The Covid-19 virus' impact on travel "has made a bad situation much worse," sources told the British broadcaster.
Meanwhile the Financial Times reported the carrier may only have enough financial resources to survive "until the end of this month".
The Department for Transport, Flybe and its owners the Connect Airways consortium - led by Virgin Atlantic and also comprising investment firm Cyrus and infrastructure specialist Stobart - all declined to comment.
The prime minister's official spokesman said: "We do not comment on commercially sensitive matters."
But added: "We are fully committed to providing and safeguarding regional growth and connections."
A source familiar with the matter told AFP it was "premature" to say the airline would go bankrupt, noting discussions had been ongoing "for a couple of months".
Employing 2,000 people, Flybe has failed to turn around its fortunes since being purchased by the consortium last year, initially owing to weak demand and fierce competition.
That has now been compounded by the coronavirus, with a slew of airlines cancelling flights and warning profits would take a hit from decreased demand.
The no-frills airline carries around eight million passengers annually and flies from 43 airports across Europe and 28 in Britain.
It is the biggest operator of UK domestic flights and the main carrier at regional airports such as Aberdeen, Belfast and Southampton.
But small British airlines have suffered recently from volatile fuel costs and a weak pound.
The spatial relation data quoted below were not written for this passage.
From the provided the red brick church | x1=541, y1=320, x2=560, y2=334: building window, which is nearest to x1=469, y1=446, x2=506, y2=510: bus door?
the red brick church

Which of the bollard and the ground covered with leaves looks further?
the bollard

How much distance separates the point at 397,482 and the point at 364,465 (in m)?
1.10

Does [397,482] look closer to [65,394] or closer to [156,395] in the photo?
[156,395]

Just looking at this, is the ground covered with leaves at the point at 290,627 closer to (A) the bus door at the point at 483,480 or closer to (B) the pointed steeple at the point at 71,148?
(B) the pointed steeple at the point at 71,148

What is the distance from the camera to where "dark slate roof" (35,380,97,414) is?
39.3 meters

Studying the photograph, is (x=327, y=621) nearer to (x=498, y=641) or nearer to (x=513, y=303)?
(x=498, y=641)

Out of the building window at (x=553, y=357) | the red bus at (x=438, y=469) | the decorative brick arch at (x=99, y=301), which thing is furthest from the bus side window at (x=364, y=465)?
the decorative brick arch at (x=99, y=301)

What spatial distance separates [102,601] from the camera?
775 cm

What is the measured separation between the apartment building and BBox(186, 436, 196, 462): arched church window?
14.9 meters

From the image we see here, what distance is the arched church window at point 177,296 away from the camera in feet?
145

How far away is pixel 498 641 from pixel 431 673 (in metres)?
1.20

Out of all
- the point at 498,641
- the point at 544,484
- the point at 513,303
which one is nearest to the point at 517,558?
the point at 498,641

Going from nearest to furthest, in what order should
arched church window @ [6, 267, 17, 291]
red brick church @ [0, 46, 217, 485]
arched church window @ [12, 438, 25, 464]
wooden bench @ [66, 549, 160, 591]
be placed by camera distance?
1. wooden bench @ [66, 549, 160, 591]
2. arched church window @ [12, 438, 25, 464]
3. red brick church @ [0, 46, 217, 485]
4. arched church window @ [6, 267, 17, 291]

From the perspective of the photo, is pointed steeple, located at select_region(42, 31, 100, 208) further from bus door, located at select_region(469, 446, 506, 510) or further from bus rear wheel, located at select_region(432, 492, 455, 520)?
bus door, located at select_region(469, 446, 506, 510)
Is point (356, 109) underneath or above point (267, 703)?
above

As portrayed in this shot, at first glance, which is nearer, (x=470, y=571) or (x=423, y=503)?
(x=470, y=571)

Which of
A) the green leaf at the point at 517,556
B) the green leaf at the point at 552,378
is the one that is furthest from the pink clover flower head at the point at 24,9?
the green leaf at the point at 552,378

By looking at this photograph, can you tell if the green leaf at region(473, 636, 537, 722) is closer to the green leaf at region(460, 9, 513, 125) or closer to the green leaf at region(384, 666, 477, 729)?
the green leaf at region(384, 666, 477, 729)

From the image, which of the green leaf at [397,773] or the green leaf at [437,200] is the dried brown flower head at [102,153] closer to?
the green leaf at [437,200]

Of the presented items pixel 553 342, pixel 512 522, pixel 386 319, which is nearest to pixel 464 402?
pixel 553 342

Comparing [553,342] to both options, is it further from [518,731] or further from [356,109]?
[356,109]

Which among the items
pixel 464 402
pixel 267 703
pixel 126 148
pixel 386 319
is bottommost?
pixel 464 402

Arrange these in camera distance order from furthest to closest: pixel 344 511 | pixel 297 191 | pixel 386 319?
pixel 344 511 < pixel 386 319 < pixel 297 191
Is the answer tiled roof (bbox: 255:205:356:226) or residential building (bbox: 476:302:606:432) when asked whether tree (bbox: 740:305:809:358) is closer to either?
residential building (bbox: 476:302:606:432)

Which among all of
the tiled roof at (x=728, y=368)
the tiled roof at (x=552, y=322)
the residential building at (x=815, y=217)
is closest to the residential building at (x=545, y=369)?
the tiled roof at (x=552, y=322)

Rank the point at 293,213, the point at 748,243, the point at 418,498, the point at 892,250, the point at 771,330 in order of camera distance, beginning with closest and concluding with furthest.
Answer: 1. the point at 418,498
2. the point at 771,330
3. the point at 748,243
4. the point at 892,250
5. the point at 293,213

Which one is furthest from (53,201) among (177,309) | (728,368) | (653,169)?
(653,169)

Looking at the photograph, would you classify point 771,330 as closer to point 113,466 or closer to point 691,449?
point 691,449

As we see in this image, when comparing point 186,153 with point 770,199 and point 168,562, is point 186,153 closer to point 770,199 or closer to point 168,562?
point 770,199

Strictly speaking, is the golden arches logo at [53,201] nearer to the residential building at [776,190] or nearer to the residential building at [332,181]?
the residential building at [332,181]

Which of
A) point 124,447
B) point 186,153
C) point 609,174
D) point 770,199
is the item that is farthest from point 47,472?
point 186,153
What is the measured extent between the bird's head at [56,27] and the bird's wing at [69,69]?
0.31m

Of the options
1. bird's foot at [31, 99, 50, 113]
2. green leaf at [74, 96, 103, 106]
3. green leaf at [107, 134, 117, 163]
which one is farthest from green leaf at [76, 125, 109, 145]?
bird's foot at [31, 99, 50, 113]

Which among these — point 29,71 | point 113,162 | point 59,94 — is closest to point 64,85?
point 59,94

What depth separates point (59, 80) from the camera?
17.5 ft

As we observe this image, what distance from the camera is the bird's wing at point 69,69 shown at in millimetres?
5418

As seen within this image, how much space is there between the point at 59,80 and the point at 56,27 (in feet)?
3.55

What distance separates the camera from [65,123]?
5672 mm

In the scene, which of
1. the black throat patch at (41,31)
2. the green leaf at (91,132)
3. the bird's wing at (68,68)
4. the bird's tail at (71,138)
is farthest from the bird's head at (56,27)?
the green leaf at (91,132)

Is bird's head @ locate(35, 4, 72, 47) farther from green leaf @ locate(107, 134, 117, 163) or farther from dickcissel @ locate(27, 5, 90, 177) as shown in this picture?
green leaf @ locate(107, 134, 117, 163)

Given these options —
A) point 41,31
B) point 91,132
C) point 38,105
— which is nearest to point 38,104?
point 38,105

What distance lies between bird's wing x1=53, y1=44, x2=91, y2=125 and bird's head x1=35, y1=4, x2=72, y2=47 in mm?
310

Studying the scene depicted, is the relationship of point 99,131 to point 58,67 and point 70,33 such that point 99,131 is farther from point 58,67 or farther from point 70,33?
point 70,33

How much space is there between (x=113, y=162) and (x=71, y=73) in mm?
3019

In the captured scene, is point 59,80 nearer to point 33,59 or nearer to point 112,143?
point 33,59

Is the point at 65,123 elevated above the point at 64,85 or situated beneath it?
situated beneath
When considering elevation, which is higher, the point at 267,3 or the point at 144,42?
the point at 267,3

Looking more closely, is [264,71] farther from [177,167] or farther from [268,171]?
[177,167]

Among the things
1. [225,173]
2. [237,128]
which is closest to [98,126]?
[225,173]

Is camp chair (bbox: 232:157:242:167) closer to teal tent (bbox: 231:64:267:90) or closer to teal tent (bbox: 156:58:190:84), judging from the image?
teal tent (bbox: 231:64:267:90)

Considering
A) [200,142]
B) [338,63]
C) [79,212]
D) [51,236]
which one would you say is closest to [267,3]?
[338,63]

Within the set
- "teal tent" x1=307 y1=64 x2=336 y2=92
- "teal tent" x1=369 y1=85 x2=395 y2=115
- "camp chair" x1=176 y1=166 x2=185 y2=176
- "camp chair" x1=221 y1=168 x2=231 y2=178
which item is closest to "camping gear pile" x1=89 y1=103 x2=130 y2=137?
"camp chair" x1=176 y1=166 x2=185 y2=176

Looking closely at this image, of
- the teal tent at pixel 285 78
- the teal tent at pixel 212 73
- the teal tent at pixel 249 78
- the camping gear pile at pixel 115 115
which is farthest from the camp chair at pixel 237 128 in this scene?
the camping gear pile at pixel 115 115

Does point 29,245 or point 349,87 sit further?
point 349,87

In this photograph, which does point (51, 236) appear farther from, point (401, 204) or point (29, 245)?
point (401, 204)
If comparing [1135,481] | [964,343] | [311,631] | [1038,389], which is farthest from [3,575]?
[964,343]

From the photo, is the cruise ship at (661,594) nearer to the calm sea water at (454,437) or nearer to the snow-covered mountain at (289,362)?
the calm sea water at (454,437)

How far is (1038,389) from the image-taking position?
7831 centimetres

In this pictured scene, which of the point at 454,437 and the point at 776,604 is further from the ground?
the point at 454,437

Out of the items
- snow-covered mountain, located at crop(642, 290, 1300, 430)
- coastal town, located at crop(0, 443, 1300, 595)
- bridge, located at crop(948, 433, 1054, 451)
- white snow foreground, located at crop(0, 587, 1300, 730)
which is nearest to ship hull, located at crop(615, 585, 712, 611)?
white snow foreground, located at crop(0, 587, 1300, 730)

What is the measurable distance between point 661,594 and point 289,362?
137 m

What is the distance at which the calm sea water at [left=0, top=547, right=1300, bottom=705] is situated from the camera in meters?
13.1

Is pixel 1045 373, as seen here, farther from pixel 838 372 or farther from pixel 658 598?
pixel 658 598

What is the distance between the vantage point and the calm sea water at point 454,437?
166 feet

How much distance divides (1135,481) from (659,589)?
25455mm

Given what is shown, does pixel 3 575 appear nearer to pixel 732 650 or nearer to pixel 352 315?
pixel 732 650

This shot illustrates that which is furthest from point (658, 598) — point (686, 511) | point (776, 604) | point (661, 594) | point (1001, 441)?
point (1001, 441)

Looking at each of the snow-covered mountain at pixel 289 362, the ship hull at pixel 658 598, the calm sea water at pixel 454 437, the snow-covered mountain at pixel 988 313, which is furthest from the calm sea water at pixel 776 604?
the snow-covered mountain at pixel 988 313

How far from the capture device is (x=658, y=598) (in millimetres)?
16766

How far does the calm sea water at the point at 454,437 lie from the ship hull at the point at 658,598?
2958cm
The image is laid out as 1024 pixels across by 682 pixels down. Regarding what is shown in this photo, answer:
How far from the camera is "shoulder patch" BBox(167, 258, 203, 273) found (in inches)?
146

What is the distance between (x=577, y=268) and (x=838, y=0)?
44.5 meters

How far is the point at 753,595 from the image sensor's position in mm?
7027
Following Flybe's tax deferral earlier this year, rival companies including British Airways-parent IAG complained to the European Union that it was receiving unfair state aid.
The government has said its assistance does not breach EU rules and that help is based on the importance of the company's domestic services and regional economic reliance on them.
However, that contrasted with the fate of British holiday giant Thomas Cook, which collapsed without government assistance last September, causing the loss of 22,000 jobs worldwide and stranding 600,000 holidaymakers abroad.
The Unite union said it was seeking an urgent meeting with ministers at the Department for Transport ministers to discuss the situation.
"The government would be wholly negligent to allow Flybe to fall into administration, rather than demonstrating it has learned the lessons from... Thomas Cook," it said.